Ни один мускул на лице отца не дергается, но приглушенный рык, едва не сорвавшийся с его губ, и застывшие в уголках глаз злые слезы не могут обмануть. Я думаю с убежденностью, продиктованной презрением к жалкой тени, в которую превратился отец, что никогда не позволю себе так унизиться. Любовь и привязанность делает из людей рабов эмоций и опутывающих их сердце чувств.
Никогда. Я не окажусь настолько зависимым от кого-то. Бред, фальшь, херово внушение, засевшее занозой в лимбической системе головного мозга.

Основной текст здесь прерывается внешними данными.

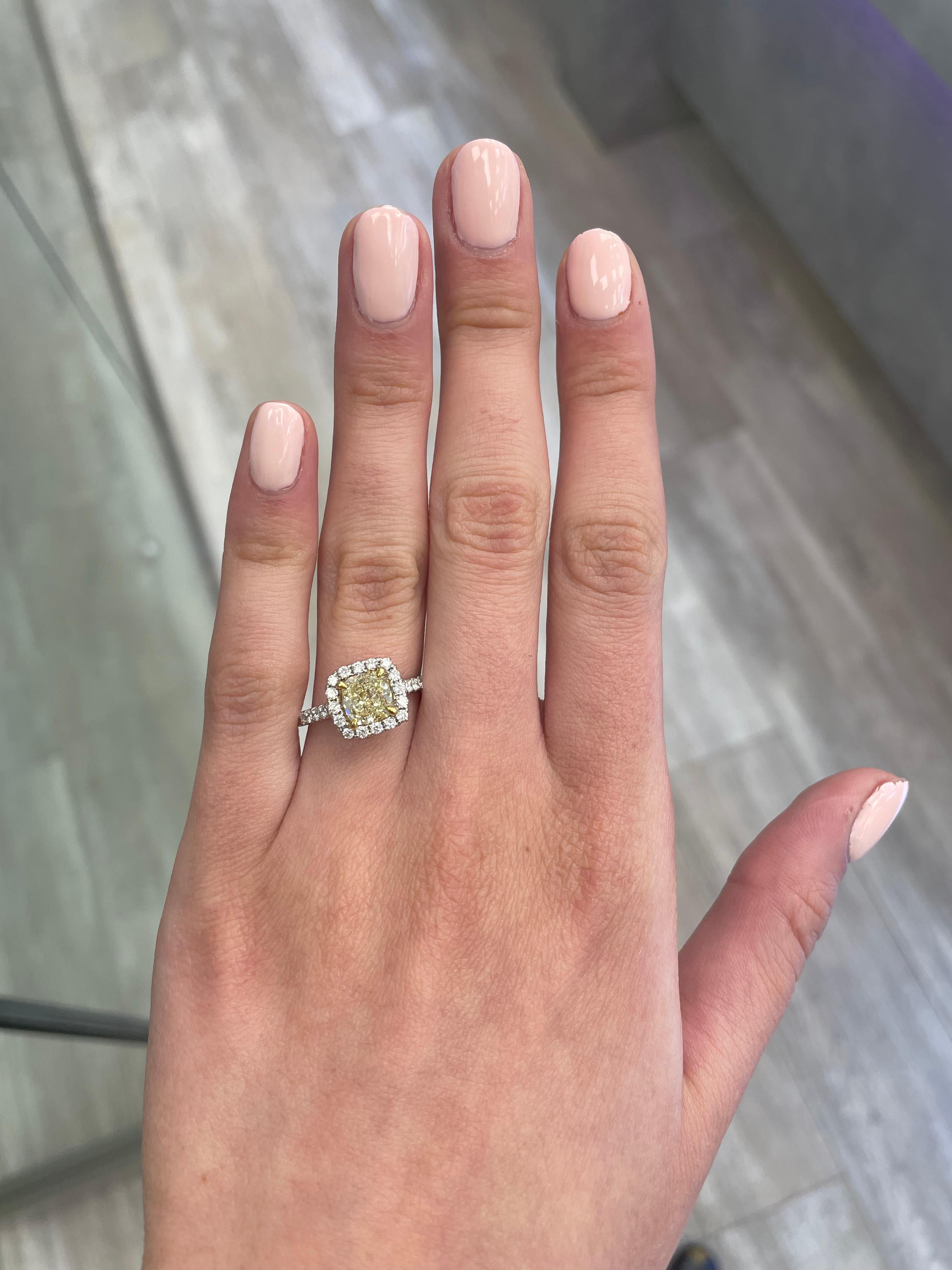 Stunning modern EGL certified yellow diamond with halo ring, two-tone 18k yellow and white gold. By Alexander Beverly Hills
2.31 carats total diamond weight.
1.72 carat cushion cut Fancy Yellow color and VS1 clarity diamond, EGL graded. Complimented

— Когда ты уже перестанешь цепляться за нее? — продолжаю я ровно, не собираясь проявлять чуткость и понимание. Меня такому не учили. Я делаю еще шаг по направлению к отцу и безжалостно произношу, упиваясь слабостью, которую тот не в силах сейчас скрывать: — Мне тоже не хватает ее. Но я выпускаю эту боль. Вот так, — вытягиваю руки перед собой и сжимаю ладони в кулаки, демонстрируя сбитые костяшки с запекшейся коркой крови. Отец неприязненно дергает подбородком в сторону, и я улыбаюсь, почти по-настоящему. — Что, не нравится, отец? Попробуй хоть раз, — я скалюсь и почти смеюсь, хрипло и с надрывом. — Ударь меня, сбей меня нахер с ног! Покажи, что ты не бесхребетный слабак, покажи, что в тебе осталась хоть толика чувства, задевающего так глубоко, что хочется взорваться.
Слова, нечаянно, но так точно описавшие меня самого. Это близкое к забвению состояние эйфории и блаженной механической злости.
Отец смотрит в окно, на накативший со стороны горизонта каскад грозовых массивных туч и ровный частокол кипарисов парковой территории особняка. А потом шепотом произносит, едва шевеля губами:
— Ты стал монстром.
— Быть может, я должен извиниться? — грудь колет мимолетное сожаление, тотчас сменяясь угрюмой усталостью. — Но разве ты когда-нибудь извинялся, — обхожу отца, преодолеваю последние метры до двери и замираю на пороге, — за то, что вырастил меня таким?